▶ _The problem_: Reproduce every line of the listing below without any changes.

[Rows from a spatial reasoning dataset]
++++++++
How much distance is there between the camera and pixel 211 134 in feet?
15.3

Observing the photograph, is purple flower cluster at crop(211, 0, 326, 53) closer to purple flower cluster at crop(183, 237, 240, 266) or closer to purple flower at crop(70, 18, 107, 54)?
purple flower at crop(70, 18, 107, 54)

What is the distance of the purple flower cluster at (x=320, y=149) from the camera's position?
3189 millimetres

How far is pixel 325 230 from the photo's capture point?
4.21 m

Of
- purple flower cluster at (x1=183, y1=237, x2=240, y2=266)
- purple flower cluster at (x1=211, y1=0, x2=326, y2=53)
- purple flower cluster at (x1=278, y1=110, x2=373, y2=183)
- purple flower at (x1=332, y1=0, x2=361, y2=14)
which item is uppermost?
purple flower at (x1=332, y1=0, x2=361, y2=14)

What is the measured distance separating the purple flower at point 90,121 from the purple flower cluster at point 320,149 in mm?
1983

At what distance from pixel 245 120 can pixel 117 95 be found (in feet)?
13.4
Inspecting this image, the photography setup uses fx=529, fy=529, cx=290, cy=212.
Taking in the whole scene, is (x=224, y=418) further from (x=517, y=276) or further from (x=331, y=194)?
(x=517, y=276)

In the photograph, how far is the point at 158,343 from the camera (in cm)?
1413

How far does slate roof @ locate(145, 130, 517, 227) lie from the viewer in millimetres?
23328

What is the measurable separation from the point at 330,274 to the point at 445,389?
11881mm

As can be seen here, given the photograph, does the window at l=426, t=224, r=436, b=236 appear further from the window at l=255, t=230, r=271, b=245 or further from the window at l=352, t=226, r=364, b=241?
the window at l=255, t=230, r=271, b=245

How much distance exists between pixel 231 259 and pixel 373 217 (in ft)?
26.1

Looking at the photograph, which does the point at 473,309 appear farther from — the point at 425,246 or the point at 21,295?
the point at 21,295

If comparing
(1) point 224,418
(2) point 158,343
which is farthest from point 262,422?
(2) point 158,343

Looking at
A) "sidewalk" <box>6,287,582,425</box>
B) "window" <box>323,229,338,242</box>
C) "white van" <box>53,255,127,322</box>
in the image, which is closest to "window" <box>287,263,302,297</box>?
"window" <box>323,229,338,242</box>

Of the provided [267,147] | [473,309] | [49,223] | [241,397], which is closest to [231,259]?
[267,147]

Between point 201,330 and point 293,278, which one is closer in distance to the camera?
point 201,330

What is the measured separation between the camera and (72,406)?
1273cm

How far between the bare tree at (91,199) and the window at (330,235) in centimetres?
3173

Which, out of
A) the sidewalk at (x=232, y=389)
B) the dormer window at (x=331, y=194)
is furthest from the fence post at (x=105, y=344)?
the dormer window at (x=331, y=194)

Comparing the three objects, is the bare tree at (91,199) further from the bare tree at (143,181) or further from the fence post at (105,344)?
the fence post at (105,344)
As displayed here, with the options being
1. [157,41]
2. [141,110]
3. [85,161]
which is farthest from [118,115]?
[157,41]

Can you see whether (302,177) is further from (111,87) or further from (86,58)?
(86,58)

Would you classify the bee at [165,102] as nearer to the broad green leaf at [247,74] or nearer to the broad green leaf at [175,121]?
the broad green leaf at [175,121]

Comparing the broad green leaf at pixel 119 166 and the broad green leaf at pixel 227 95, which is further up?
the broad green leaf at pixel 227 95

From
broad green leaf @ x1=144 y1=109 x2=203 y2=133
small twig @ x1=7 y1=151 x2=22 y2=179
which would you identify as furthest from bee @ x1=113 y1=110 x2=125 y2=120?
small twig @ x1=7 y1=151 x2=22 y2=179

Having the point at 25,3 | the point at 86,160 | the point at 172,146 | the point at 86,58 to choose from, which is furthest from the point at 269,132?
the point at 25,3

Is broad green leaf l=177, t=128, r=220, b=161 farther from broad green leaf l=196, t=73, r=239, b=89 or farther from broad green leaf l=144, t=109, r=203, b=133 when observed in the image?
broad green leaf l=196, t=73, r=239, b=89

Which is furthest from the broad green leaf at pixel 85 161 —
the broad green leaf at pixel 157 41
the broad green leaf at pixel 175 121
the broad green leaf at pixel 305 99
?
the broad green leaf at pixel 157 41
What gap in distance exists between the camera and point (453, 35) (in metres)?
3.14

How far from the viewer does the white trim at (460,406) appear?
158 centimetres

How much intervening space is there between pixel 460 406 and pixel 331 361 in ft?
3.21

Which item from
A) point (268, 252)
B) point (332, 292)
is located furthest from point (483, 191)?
++++++++
▶ _The completed task_:
How much distance is there between the camera and pixel 211 134 in feet?
15.3

Observing the photograph, is purple flower cluster at crop(211, 0, 326, 53) closer to purple flower cluster at crop(183, 237, 240, 266) or closer to purple flower at crop(70, 18, 107, 54)?
purple flower at crop(70, 18, 107, 54)

What is the distance of the purple flower cluster at (x=320, y=149) from the camera's position?
3189 millimetres

How far is pixel 325 230 from the photo's capture point?
4.21 m

Of
- purple flower cluster at (x1=183, y1=237, x2=240, y2=266)
- purple flower cluster at (x1=211, y1=0, x2=326, y2=53)
- purple flower cluster at (x1=278, y1=110, x2=373, y2=183)
- purple flower at (x1=332, y1=0, x2=361, y2=14)
which item is uppermost?
purple flower at (x1=332, y1=0, x2=361, y2=14)

What is the measured distance separating the purple flower at point 90,121 from the purple flower cluster at point 320,149 in mm?
1983

At what distance from pixel 245 120 can pixel 117 95 be found (in feet)?
13.4
Inspecting this image, the photography setup uses fx=529, fy=529, cx=290, cy=212.
Taking in the whole scene, is (x=224, y=418) further from (x=517, y=276) or further from (x=331, y=194)?
(x=517, y=276)

In the photograph, how far is the point at 158,343 from the camera (in cm)?
1413

How far does slate roof @ locate(145, 130, 517, 227) lie from the viewer in millimetres?
23328

What is the measurable separation from the point at 330,274 to the point at 445,389?
11881mm

As can be seen here, given the photograph, does the window at l=426, t=224, r=436, b=236 appear further from the window at l=255, t=230, r=271, b=245 or further from the window at l=352, t=226, r=364, b=241?
the window at l=255, t=230, r=271, b=245

How much distance exists between pixel 231 259 and pixel 373 217 (in ft)?
26.1

Looking at the photograph, which does the point at 473,309 appear farther from — the point at 425,246 or the point at 21,295?
the point at 21,295

If comparing
(1) point 224,418
(2) point 158,343
which is farthest from point 262,422?
(2) point 158,343

Looking at
A) "sidewalk" <box>6,287,582,425</box>
B) "window" <box>323,229,338,242</box>
C) "white van" <box>53,255,127,322</box>
in the image, which is closest to "window" <box>287,263,302,297</box>?
"window" <box>323,229,338,242</box>

Of the provided [267,147] | [473,309] | [49,223] | [241,397], which is closest to [231,259]?
[267,147]

Between point 201,330 and point 293,278, which one is closer in distance to the camera?
point 201,330

What is the measured separation between the camera and (72,406)?
1273cm

How far between the bare tree at (91,199) and the window at (330,235) in centimetres?
3173

Which, out of
A) the sidewalk at (x=232, y=389)
B) the dormer window at (x=331, y=194)
is furthest from the fence post at (x=105, y=344)?
the dormer window at (x=331, y=194)

Comparing the three objects, is the bare tree at (91,199) further from the bare tree at (143,181) or further from the fence post at (105,344)?
the fence post at (105,344)
As displayed here, with the options being
1. [157,41]
2. [141,110]
3. [85,161]
which is farthest from [118,115]?
[157,41]

Can you see whether (302,177) is further from (111,87) or further from (86,58)?
(86,58)

Would you classify the bee at [165,102] as nearer to the broad green leaf at [247,74] or nearer to the broad green leaf at [175,121]?
the broad green leaf at [175,121]

Comparing the broad green leaf at pixel 119 166 and the broad green leaf at pixel 227 95, which is further up?
the broad green leaf at pixel 227 95

From
broad green leaf @ x1=144 y1=109 x2=203 y2=133
small twig @ x1=7 y1=151 x2=22 y2=179
which would you identify as furthest from bee @ x1=113 y1=110 x2=125 y2=120?
small twig @ x1=7 y1=151 x2=22 y2=179

Having the point at 25,3 | the point at 86,160 | the point at 172,146 | the point at 86,58 to choose from, which is furthest from the point at 269,132?
the point at 25,3

Is broad green leaf l=177, t=128, r=220, b=161 farther from broad green leaf l=196, t=73, r=239, b=89 or farther from broad green leaf l=144, t=109, r=203, b=133 when observed in the image?
broad green leaf l=196, t=73, r=239, b=89

Which is furthest from the broad green leaf at pixel 85 161 —
the broad green leaf at pixel 157 41
the broad green leaf at pixel 175 121
the broad green leaf at pixel 305 99
?
the broad green leaf at pixel 157 41
What gap in distance exists between the camera and point (453, 35) (in metres)?
3.14

How far from the viewer does the white trim at (460,406) appear?
158 centimetres

How much intervening space is there between pixel 460 406 and pixel 331 361 in ft?
3.21

Which item from
A) point (268, 252)
B) point (332, 292)
is located furthest from point (483, 191)?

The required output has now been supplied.